A couple of weeks ago I'd never heard of Peter Cordes. Now the linked article is the third time I've seen his work. He's doing a fine job of fixing Stackoverflow's low-level optimization knowledge. Not so long ago all I seemed to find there was people saying something like, "well, you shouldn't optimize that anyway", or, "modern computers are very complex, don't even try to understand what's happening".
> "modern computers are very complex, don't even try to understand what's happening"
One thing to keep in mind is that the CPU is no longer the CPU you think it is. While the x86 instruction set used to directly control the processor, today it's just a compatibility shim. Under the covers, the CPU is converting your assembly into its own microcode and it's that microcode which is doing the real work. For example, look at some of the block diagrams in section 2 of this Intel manual:
Combine that with all kinds of other voodoo they've added--fancy caches, branch prediction, and so forth--and the "don't even try" maxim starts to make sense. I'd amend that to say "don't even try unless you're just curious."
Personally, I think assembly is a great learning tool, e.g. for understanding how pointers work, how the stack works vs. the heap, how function calls work, and so-forth. I was exposed to Motorola 68K assembly in college and it completely changed my world--lots of C++ things I considered voodoo suddenly made total sense. But I've never used assembly in production code and probably never will.

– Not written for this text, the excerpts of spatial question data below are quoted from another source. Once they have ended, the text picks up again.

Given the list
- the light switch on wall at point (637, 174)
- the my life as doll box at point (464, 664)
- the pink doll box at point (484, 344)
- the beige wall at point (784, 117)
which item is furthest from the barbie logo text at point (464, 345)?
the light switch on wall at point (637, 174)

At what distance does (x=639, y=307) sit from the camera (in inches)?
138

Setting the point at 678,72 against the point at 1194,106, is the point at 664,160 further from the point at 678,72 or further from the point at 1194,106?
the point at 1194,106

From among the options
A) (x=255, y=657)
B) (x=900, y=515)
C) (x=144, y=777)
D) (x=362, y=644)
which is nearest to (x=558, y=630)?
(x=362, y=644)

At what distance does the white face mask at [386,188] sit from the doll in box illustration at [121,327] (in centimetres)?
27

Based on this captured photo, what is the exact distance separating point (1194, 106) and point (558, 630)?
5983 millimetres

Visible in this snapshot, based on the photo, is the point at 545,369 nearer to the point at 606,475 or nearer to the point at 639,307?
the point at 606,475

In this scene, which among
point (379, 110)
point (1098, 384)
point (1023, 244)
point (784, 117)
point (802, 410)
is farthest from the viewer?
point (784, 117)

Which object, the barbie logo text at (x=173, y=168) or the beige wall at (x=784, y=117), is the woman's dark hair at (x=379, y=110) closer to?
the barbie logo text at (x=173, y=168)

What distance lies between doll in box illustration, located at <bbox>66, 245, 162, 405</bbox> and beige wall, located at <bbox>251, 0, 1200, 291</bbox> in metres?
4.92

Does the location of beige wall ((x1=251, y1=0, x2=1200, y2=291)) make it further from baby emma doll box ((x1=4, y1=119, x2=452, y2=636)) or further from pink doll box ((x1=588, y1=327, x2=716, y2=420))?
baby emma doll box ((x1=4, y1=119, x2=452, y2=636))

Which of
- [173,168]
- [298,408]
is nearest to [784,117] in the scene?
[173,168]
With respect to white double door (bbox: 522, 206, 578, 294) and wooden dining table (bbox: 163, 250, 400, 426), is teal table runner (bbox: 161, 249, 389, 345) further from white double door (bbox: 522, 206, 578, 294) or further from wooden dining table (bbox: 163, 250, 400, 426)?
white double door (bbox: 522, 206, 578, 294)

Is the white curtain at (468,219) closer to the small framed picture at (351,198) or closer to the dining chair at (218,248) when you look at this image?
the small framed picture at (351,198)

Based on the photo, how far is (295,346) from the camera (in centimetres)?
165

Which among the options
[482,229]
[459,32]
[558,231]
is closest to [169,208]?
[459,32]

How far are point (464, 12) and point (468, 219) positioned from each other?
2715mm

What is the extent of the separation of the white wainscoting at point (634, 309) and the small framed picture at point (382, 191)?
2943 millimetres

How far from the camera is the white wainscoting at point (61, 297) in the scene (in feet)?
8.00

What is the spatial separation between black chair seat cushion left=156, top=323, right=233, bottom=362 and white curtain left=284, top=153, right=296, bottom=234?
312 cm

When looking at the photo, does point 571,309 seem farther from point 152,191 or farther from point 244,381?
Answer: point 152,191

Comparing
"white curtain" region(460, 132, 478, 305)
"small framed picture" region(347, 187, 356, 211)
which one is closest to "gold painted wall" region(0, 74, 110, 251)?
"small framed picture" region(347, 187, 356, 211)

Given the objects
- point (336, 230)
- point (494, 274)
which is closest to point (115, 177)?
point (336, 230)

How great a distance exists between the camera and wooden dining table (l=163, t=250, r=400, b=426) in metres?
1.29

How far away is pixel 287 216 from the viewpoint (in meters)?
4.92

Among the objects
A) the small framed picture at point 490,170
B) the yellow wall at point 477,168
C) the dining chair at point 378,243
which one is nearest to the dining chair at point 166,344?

Another thing to keep in mind is that the compiler is still pretty much the same compiler you think it is. This is the case because it is very difficult to codify all of the information in the Intel Optimization Manual [1]. It's a harder thing to use that information and then a harder thing still to codify, use and use correctly all that information for multiple targets and architectures.
LLVM Tablegen is an approach for representation but it still requires the compiler writer to write everything down and then use it effectively and correctly. This is really hard and it doesn't get done. Instead someone ports a backend and then kinda sorta improves things until it seems better than it was.
Intel has a fine compiler which goes further. It sure isn't open source and it costs a few bucks. They're also contributing LLVM now.
The reason don't even try makes sense both for compiler writer and assembly writer is that this stuff is really hard. Also CPUs are damn fast and Intel (and ARM and ...) work really hard to solve problems dynamically (branch prediction, speculation, register renaming, caching, speculation, ...). In fact, you shouldn't even try this unless you know a lot. Agner Fog and Peter Cordes should be familiar names. But if you do know a lot, beating compilers is not difficult at all. Finding the right place to beat them? That's tough.
Even though CPUs have got a lot more complicated, it is t that difficult to make intelligent decisions about optomizations at a high level of abstractions. There are situations where it makes sense to delve deeper as well. Not only because you are writing assembly, but also if you want to handhold the compiler. There are absolutely situations where it is not worthwhile to worry about optimizations. The problem is that the internet peanut gallery is rarely in a postition to give good advice about this.
> I was exposed to Motorola 68K assembly in college and it completely changed my world--lots of C++ things I considered voodoo suddenly made total sense
Heh. I had this the other way around - picked up 68k asm for fun long before C/C++, and couldn't understand why people had such difficulty with the concepts in those.
I've never learned x86 - partly because I worry that I'd enjoy it too much and waste oodles of time "optimizing" things that don't need it. Probably useful to be able to at least read it, though.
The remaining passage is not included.